The Oneida Indians and the American Revolution

by Joseph T. Glatthaar & James Kirby Martin

Pub Date: Oct. 24th, 2006
ISBN: 0-8090-4601-6
Publisher: Hill and Wang/Farrar, Straus and Giroux

Two scholars seamlessly combine forces to tell a little-known but important and ultimately shameful story from an unlit corner of the colonies’ battle for independence.

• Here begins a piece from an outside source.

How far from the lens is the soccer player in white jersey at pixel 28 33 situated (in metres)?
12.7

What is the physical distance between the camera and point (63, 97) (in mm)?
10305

Glatthaar (History/Univ. of North Carolina, Chapel Hill; Partners in Command, 1993, etc.) and Martin (History/Univ. of Houston; Benedict Arnold, 1997, etc.) begin and end with the elderly Marquis de Lafayette’s triumphal 1824 tour of the United States. In Utica, N.Y., he wondered aloud why none of his former Oneida allies had been invited to meet with him; a few hundred pages later, we learn what happened. Following an enlightening chapter on Oneida history, culture and cosmogony, the authors offer a straightforward narrative of the tribe’s earliest collisions with European immigrants, the French and Indian War, the colonists’ growing unhappiness with the British and the Oneidas’ reluctant involvement. Unable to convince their Iroquois allies to remain neutral during the Revolution, the Oneidas sided with the rebels and contributed significantly to the revolutionary cause. The text moves with great ease through some very complex issues: the Oneidas’ delicate political relations with the other tribes in the Six Nations (most of whom supported the British), the nature of frontier warfare (Indian warriors were often impatient with European/American martial strategies), internal politics (Oneida sachems held great sway, but warriors remained free to make their own decisions) and the Oneidas’ struggles to maintain their homes as war raged. Despite the great regard and gratitude that the Oneidas earned from the likes of George Washington and Lafayette, the Indians soon fell victim to encroachment and deception. By the early 20th century, the authors note, Oneida territory had shrunk from six million acres to 32, a disgraceful but predictable dénouement to the tribe’s heroic assist during the war for independence. A brief afterword explains how the Oneidas’ prospects have recently improved.

Much research and erudition underlie a sad tale of fidelity betrayed.